One way I’ve been doing it is by saying, “Okay, let’s say the hospital did some clinical study with some outcome. And say they had a thousand patients in the clinical study, and it took them two years to reach a conclusion.” To prove the efficiency of our application, I would ask the hospital to give me only 100 out of the thousand patient data points without their results. Then I’ll create my own results and compare them to theirs, and they’ll be the same. Now I can show the hospital that it doesn’t have to use a thousand patients and doesn’t have to wait two years to roll out the product. They can do it faster. I don’t want to throw numbers in the air, but I’m just saying it’s more consistent. It’s very reliable. We just have to prove it. That’s the only major point we have to prove.

We also have to modify these approaches to the stakeholder, because they all have different considerations. We may have to go through the IT department, then the administrative director, and then maybe the head cardiologist. We try to do different demos to fit the stakeholder.

For conclusion, can you tell us a little about your experience at MassChallenge, and how Dyad Medical grew during the program?

I think MassChallenge, in just one sense, can be an entry ticket to the Boston area, and for biomedical startup that’s huge. Because Boston is so strong in this field, it can be difficult to get footing in the industry, MassChallenge was very helpful in this aspect.

Additionally, one of the more outstanding components of my experience was the mentors that I was able to select. Because I’m more on the mature side for an entrepreneur, I made a list of my weaknesses before we started. I actually made the list and I searched by those. I searched for the right mentor and I found two who were excellent. Really, they gave me everything I needed to advance Dyad Medical. We even redefined the direction of the company as a result of their input.

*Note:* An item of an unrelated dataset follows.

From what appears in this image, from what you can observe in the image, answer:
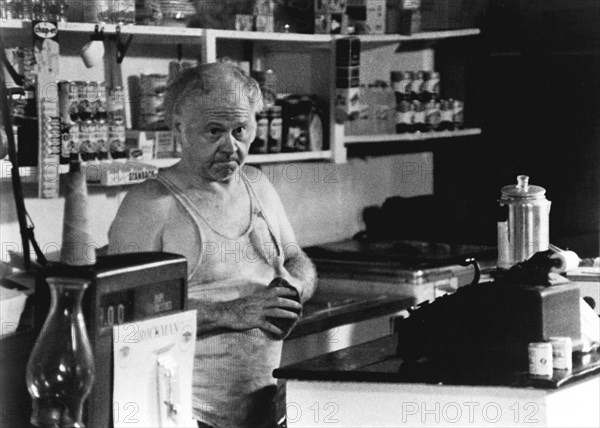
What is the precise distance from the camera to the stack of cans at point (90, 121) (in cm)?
373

And when I graduated from MassChallenge my cold emails were not as cold anymore. I was able to say that I’m a graduate of MassChallenge, and here is what I did there, and therefore, let’s talk honestly. That’s how I got the attention of my first lead investor.

I really think that people should make the effort to try and get into the program. If they don’t succeed, they should keep going and try again. And listen to the staff at MassChallenge, they only want to help you. If they suggest “Stay here. Go to the coffee machine. Talk to people,” even though it may sound cliché, doing that is exactly where I met the most people and had some of the more informative conversations. Take advantage of all the opportunities there.